*Dataset excerpts*:
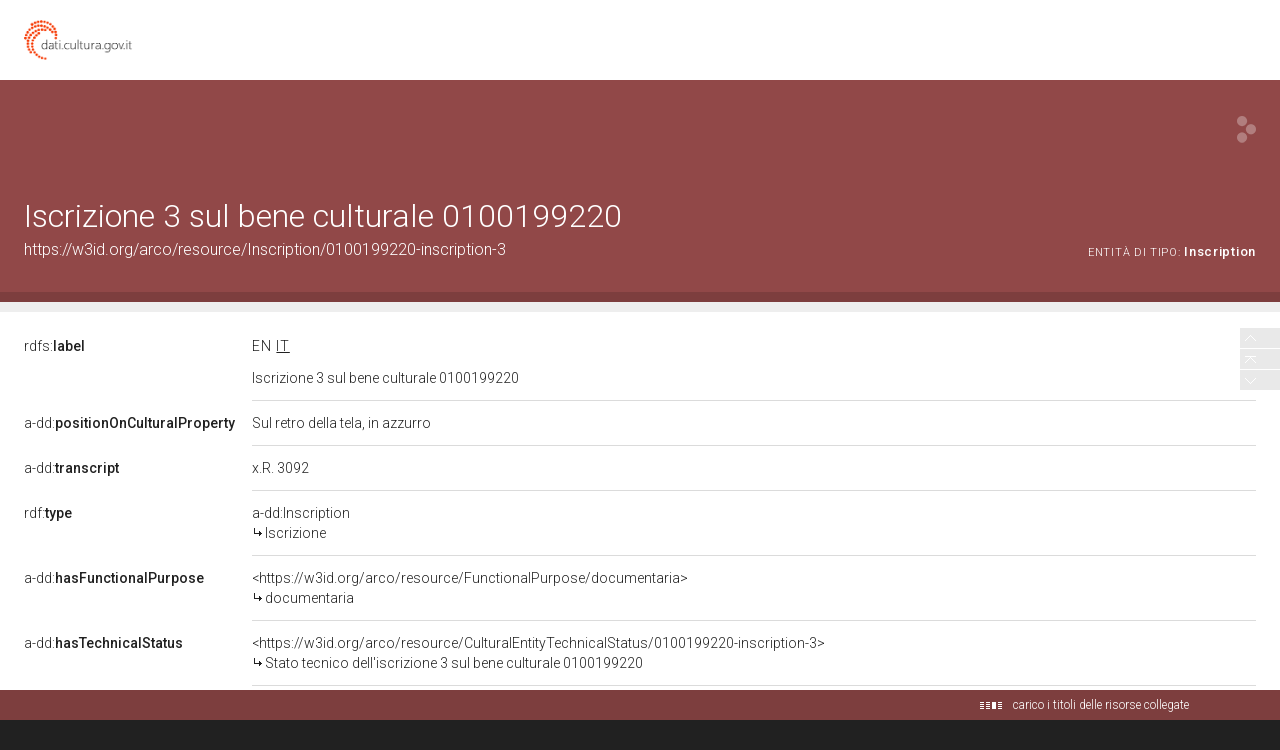

--- FILE ---
content_type: application/xml;charset=UTF-8
request_url: https://dati.beniculturali.it/lodview-arco/linkedResourceTitles
body_size: 774
content:
<?xml version="1.0" encoding="UTF-8"?>
<root><resource about="https://w3id.org/arco/ontology/denotative-description/Inscription" nsabout="a-dd:Inscription"><title><![CDATA[Iscrizione]]></title></resource>
<resource about="https://w3id.org/arco/resource/CulturalEntityTechnicalStatus/0100199220-inscription-3" nsabout="null:0100199220-inscription-3"><title><![CDATA[Stato tecnico dell'iscrizione 3 sul bene culturale 0100199220]]></title></resource>
<resource about="https://w3id.org/arco/resource/FunctionalPurpose/documentaria" nsabout="null:documentaria"><title><![CDATA[documentaria]]></title></resource>
<resource about="https://w3id.org/arco/resource/TechnicalCharacteristic/a-pennello" nsabout="null:a-pennello"><title><![CDATA[a pennello]]></title></resource>
</root>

*What is expected*: The response should hold only an exact retyping of the lines from the beginning of the data through the line containing "bene culturale 0100199220]]></title></resource>", both ends kept, pictures omitted.

*Answer to the problem*:
--- FILE ---
content_type: application/xml;charset=UTF-8
request_url: https://dati.beniculturali.it/lodview-arco/linkedResourceTitles
body_size: 774
content:
<?xml version="1.0" encoding="UTF-8"?>
<root><resource about="https://w3id.org/arco/ontology/denotative-description/Inscription" nsabout="a-dd:Inscription"><title><![CDATA[Iscrizione]]></title></resource>
<resource about="https://w3id.org/arco/resource/CulturalEntityTechnicalStatus/0100199220-inscription-3" nsabout="null:0100199220-inscription-3"><title><![CDATA[Stato tecnico dell'iscrizione 3 sul bene culturale 0100199220]]></title></resource>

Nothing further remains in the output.